• [Exercise] Reproduce the records below line for line, keeping every word and figure unchanged. Omit the pictures from your answer.

• [Task material]
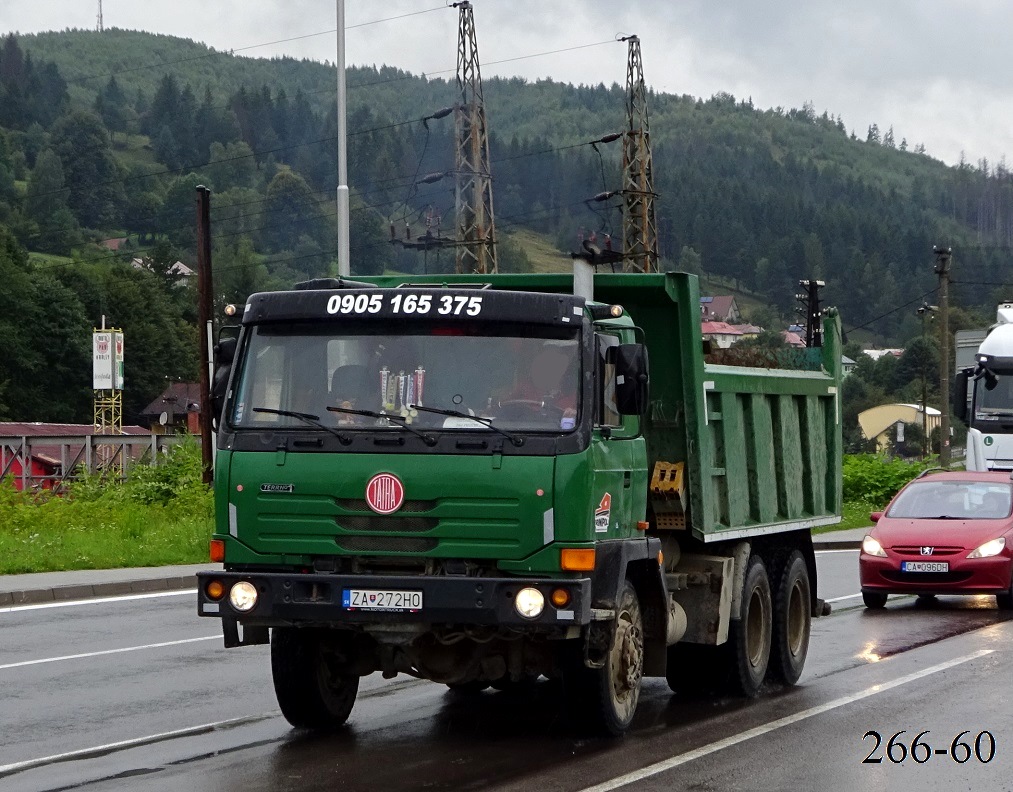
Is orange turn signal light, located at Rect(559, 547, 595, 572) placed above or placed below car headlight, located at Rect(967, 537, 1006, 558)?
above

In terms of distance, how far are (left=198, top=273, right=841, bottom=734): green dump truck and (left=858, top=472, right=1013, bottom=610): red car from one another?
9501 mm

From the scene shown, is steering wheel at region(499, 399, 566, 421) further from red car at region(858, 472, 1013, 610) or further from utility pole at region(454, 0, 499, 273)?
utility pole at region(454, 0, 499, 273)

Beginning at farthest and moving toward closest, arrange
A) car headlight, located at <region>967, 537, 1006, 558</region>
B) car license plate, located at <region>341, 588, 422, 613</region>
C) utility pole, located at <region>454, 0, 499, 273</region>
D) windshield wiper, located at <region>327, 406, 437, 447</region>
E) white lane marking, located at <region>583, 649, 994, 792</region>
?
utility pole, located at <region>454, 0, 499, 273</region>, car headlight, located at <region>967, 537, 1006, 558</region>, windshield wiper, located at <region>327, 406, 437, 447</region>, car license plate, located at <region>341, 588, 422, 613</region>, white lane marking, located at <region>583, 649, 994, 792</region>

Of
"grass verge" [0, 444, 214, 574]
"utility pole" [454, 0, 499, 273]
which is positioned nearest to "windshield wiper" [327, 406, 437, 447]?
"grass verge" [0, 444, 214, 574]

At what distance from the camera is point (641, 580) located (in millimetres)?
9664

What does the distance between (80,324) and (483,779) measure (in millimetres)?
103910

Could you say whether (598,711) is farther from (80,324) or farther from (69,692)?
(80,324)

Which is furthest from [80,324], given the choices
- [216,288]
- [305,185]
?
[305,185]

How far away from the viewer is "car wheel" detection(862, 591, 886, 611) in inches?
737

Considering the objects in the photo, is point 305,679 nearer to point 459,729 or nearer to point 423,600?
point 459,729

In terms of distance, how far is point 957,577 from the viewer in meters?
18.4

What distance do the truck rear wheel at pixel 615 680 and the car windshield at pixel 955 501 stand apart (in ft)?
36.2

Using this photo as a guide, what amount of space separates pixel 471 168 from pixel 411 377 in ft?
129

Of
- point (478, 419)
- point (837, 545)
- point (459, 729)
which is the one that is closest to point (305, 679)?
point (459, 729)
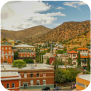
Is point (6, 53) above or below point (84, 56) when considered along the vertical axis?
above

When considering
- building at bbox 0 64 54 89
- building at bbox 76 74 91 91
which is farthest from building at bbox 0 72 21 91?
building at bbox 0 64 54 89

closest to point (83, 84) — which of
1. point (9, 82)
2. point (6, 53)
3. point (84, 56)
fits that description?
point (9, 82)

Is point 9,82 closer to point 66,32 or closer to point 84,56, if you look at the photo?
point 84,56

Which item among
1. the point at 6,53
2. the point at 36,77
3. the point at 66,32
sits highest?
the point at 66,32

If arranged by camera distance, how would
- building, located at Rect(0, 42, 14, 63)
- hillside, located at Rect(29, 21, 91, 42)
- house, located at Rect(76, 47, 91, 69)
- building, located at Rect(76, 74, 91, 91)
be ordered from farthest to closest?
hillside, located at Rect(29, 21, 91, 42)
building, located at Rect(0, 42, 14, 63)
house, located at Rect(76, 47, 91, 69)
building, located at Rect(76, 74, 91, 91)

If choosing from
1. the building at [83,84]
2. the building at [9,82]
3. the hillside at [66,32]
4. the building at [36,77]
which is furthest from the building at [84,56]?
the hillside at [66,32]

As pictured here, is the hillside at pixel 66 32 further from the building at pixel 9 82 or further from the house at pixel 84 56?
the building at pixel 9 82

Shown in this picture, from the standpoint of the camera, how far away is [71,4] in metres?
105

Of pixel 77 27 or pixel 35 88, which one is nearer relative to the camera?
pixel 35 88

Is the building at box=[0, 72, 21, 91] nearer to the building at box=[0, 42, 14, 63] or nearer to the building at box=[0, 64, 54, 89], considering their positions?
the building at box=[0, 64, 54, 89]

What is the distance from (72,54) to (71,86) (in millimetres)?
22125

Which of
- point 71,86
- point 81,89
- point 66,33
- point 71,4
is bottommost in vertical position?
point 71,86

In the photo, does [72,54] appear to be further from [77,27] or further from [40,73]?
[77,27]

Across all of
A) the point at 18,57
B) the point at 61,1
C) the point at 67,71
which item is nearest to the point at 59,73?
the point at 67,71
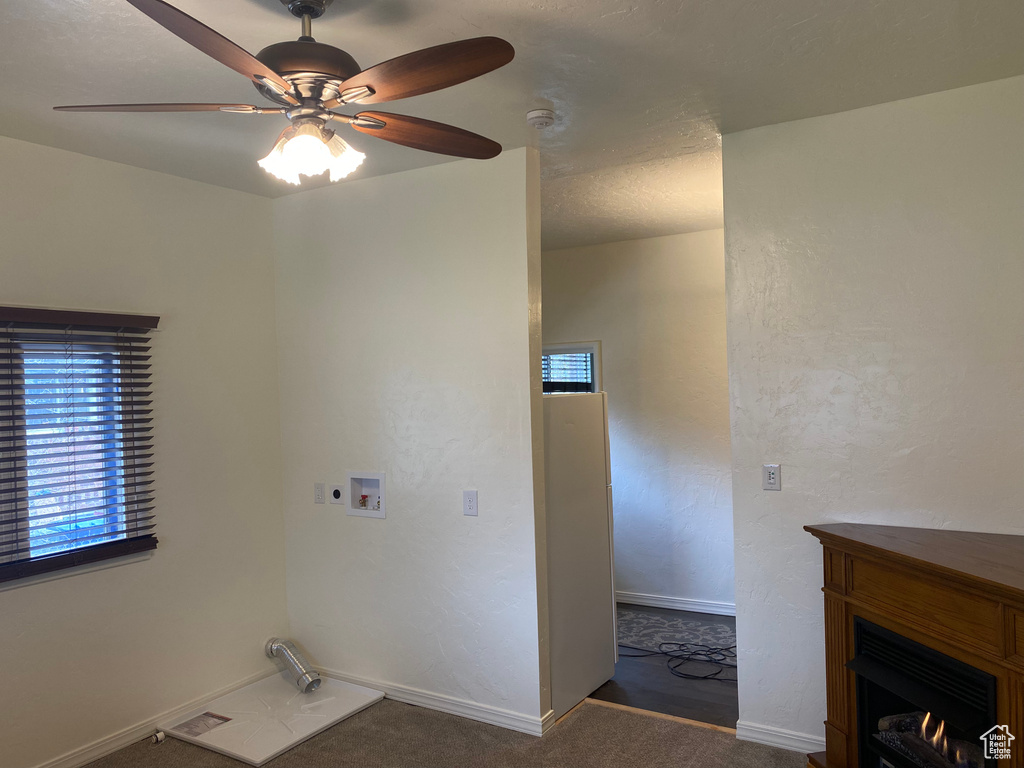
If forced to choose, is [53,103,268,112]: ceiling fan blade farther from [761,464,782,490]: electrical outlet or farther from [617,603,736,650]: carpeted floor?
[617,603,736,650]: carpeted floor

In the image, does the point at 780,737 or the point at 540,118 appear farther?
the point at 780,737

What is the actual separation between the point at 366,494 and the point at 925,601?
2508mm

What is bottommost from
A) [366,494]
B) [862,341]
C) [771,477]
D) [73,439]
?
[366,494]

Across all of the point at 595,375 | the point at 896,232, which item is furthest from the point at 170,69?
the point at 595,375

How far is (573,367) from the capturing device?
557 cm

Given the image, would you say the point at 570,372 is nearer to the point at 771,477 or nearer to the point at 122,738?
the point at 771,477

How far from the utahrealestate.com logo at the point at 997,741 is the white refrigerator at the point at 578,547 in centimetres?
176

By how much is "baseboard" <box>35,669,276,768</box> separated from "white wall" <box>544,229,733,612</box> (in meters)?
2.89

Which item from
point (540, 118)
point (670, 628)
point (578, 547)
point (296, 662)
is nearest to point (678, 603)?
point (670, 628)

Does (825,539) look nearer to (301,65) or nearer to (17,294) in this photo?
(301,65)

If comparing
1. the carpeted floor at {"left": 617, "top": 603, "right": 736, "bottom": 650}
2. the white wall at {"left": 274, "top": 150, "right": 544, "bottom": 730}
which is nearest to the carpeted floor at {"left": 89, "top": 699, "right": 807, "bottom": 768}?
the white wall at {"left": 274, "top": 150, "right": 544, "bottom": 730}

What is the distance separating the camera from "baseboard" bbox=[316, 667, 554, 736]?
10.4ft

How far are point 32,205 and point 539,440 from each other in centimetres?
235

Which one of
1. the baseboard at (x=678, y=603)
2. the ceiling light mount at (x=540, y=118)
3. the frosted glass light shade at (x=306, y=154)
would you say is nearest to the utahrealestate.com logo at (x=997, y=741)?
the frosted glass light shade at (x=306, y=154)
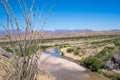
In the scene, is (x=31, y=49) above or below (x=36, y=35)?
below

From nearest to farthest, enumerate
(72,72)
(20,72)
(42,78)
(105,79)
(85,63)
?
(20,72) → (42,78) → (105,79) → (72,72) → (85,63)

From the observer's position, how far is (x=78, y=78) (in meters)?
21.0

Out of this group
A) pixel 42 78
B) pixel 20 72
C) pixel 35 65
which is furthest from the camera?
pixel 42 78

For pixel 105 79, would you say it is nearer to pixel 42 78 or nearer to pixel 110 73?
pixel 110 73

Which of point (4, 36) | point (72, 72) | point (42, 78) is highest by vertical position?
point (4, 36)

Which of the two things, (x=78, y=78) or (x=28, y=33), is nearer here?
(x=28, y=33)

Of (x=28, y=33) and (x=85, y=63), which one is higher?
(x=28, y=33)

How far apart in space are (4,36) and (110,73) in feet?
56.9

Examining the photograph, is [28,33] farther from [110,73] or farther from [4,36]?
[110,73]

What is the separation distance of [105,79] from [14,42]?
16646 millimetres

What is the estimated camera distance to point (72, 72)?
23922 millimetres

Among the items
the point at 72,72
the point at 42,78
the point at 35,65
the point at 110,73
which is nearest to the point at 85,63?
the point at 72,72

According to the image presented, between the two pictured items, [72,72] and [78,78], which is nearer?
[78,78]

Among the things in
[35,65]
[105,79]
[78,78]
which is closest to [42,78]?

• [Result for this exercise]
Is orange turn signal light, located at Rect(559, 547, 595, 572) placed above or placed below car headlight, located at Rect(967, 537, 1006, 558)?
above

In terms of distance, how far are (left=198, top=273, right=841, bottom=734): green dump truck and (left=858, top=472, right=1013, bottom=610): red car from one another?
9501 mm

From the scene shown, is steering wheel at region(499, 399, 566, 421) further from red car at region(858, 472, 1013, 610) or further from utility pole at region(454, 0, 499, 273)?
utility pole at region(454, 0, 499, 273)

Beginning at farthest and moving toward closest, arrange
A) car headlight, located at <region>967, 537, 1006, 558</region>
B) car license plate, located at <region>341, 588, 422, 613</region>
C) utility pole, located at <region>454, 0, 499, 273</region>
D) windshield wiper, located at <region>327, 406, 437, 447</region>
E) white lane marking, located at <region>583, 649, 994, 792</region>
?
utility pole, located at <region>454, 0, 499, 273</region>, car headlight, located at <region>967, 537, 1006, 558</region>, windshield wiper, located at <region>327, 406, 437, 447</region>, car license plate, located at <region>341, 588, 422, 613</region>, white lane marking, located at <region>583, 649, 994, 792</region>

Of
"grass verge" [0, 444, 214, 574]
"utility pole" [454, 0, 499, 273]
which is positioned nearest to "windshield wiper" [327, 406, 437, 447]?
"grass verge" [0, 444, 214, 574]

At what distance from the camera is point (641, 580) located (in millimetres)?
9664

What does the distance between (80,324) and (483,779) measure (in millimetres)?
103910

Could you say whether (598,711) is farther from (80,324) or farther from (69,692)?
(80,324)

Which is furthest from [80,324], given the choices
- [216,288]
- [305,185]
?
[305,185]

How far away from the viewer is "car wheel" detection(862, 591, 886, 611) in inches?
737

Considering the objects in the photo, is point 305,679 nearer to point 459,729 or nearer to point 423,600?
point 459,729

In terms of distance, how far is point 957,577 from the viewer in meters?
18.4

What distance do the truck rear wheel at pixel 615 680 and the car windshield at pixel 955 501 stand apart (in ft)?
36.2

Using this photo as a guide, what amount of space separates pixel 471 168 from pixel 411 377 in ft?
129

Of
- point (478, 419)
- point (837, 545)
- point (459, 729)
which is the one that is closest to point (305, 679)?
point (459, 729)
Is point (6, 53) above or below point (84, 56) when considered along the vertical axis?
above

When considering
- building at bbox 0 64 54 89
- building at bbox 76 74 91 91
which is farthest from building at bbox 0 72 21 91?
building at bbox 0 64 54 89

closest to point (83, 84) — which of
1. point (9, 82)
2. point (6, 53)
3. point (84, 56)
fits that description?
point (9, 82)

Is point 9,82 closer to point 66,32 or closer to point 84,56, if you look at the photo?
point 84,56

Which item among
1. the point at 6,53
2. the point at 36,77
3. the point at 66,32
sits highest?
the point at 66,32

If arranged by camera distance, how would
- building, located at Rect(0, 42, 14, 63)
- hillside, located at Rect(29, 21, 91, 42)
- house, located at Rect(76, 47, 91, 69)
- building, located at Rect(76, 74, 91, 91)
be ordered from farthest to closest?
hillside, located at Rect(29, 21, 91, 42)
building, located at Rect(0, 42, 14, 63)
house, located at Rect(76, 47, 91, 69)
building, located at Rect(76, 74, 91, 91)

If choosing from
1. the building at [83,84]
2. the building at [9,82]
3. the hillside at [66,32]
4. the building at [36,77]
which is furthest from the building at [84,56]?
the hillside at [66,32]

As pictured here, is the hillside at pixel 66 32 further from the building at pixel 9 82 or further from the house at pixel 84 56?
the building at pixel 9 82

Shown in this picture, from the standpoint of the camera, how far away is [71,4] in metres?
105

Of pixel 77 27 or pixel 35 88, which one is nearer relative to the camera?
pixel 35 88

Is the building at box=[0, 72, 21, 91] nearer to the building at box=[0, 42, 14, 63] or nearer to the building at box=[0, 64, 54, 89], considering their positions?
the building at box=[0, 64, 54, 89]

What is the distance from (72,54) to (71,86) (in millimetres)?
22125

Which of
- point 71,86
- point 81,89
- point 66,33
- point 71,4
is bottommost in vertical position?
point 71,86

In the photo, does [72,54] appear to be further from [77,27] or further from [40,73]?
[77,27]

Across all of
A) the point at 18,57
B) the point at 61,1
C) the point at 67,71
which item is nearest to the point at 59,73?
the point at 67,71
If forced to choose, is [53,103,268,112]: ceiling fan blade farther from [761,464,782,490]: electrical outlet or farther from [617,603,736,650]: carpeted floor?
[617,603,736,650]: carpeted floor

In the image, does the point at 780,737 or the point at 540,118 appear farther?
the point at 780,737

What is the actual separation between the point at 366,494 and the point at 925,601?
2508mm

What is bottommost from
A) [366,494]
B) [862,341]
C) [771,477]
D) [73,439]
?
[366,494]

Across all of the point at 595,375 | the point at 896,232, which item is furthest from the point at 170,69?
the point at 595,375

How far is (573,367) from the capturing device?
557 cm

Given the image, would you say the point at 570,372 is nearer to the point at 771,477 or nearer to the point at 122,738?
the point at 771,477

How far from the utahrealestate.com logo at the point at 997,741 is the white refrigerator at the point at 578,547 in centimetres?
176

By how much is "baseboard" <box>35,669,276,768</box> separated from "white wall" <box>544,229,733,612</box> (in meters)?
2.89

Which item from
point (540, 118)
point (670, 628)
point (578, 547)
point (296, 662)
is nearest to point (678, 603)?
point (670, 628)

Does (825,539) look nearer to (301,65) or nearer to (17,294) in this photo?
(301,65)

If comparing
1. the carpeted floor at {"left": 617, "top": 603, "right": 736, "bottom": 650}
2. the white wall at {"left": 274, "top": 150, "right": 544, "bottom": 730}
which is nearest to the carpeted floor at {"left": 89, "top": 699, "right": 807, "bottom": 768}?
the white wall at {"left": 274, "top": 150, "right": 544, "bottom": 730}

What is the distance separating the camera from "baseboard" bbox=[316, 667, 554, 736]?
10.4ft

How far are point 32,205 and point 539,440 from each other in centimetres?
235

Which one of
1. the baseboard at (x=678, y=603)
2. the ceiling light mount at (x=540, y=118)
3. the frosted glass light shade at (x=306, y=154)
would you say is nearest to the utahrealestate.com logo at (x=997, y=741)?
the frosted glass light shade at (x=306, y=154)
In the scene, is (x=31, y=49) above or below (x=36, y=35)?
below

From nearest to farthest, enumerate
(72,72)
(20,72)
(42,78)
(105,79)
(85,63)
?
(20,72) → (42,78) → (105,79) → (72,72) → (85,63)

From the observer's position, how far is (x=78, y=78) (in meters)?
21.0

Out of this group
A) pixel 42 78
B) pixel 20 72
C) pixel 35 65
which is furthest from the camera?
pixel 42 78

For pixel 105 79, would you say it is nearer to pixel 42 78 or nearer to pixel 110 73?
pixel 110 73

Which of point (4, 36) | point (72, 72) | point (42, 78) is highest by vertical position?
point (4, 36)

Which of the two things, (x=78, y=78) or (x=28, y=33), is nearer here?
(x=28, y=33)

Of (x=28, y=33) and (x=85, y=63), which one is higher?
(x=28, y=33)

How far apart in space are (4,36) and (110,73) in feet?
56.9

Examining the photograph, is [28,33] farther from [110,73] or farther from [4,36]?
[110,73]

What is the separation distance of [105,79] from [14,42]?
16646 millimetres

What is the estimated camera distance to point (72, 72)?
23922 millimetres

Among the items
the point at 72,72
the point at 42,78
the point at 35,65
the point at 110,73
which is nearest to the point at 85,63?
the point at 72,72

According to the image presented, between the two pictured items, [72,72] and [78,78], which is nearer?
[78,78]

Among the things in
[35,65]
[105,79]
[78,78]
which is closest to [42,78]?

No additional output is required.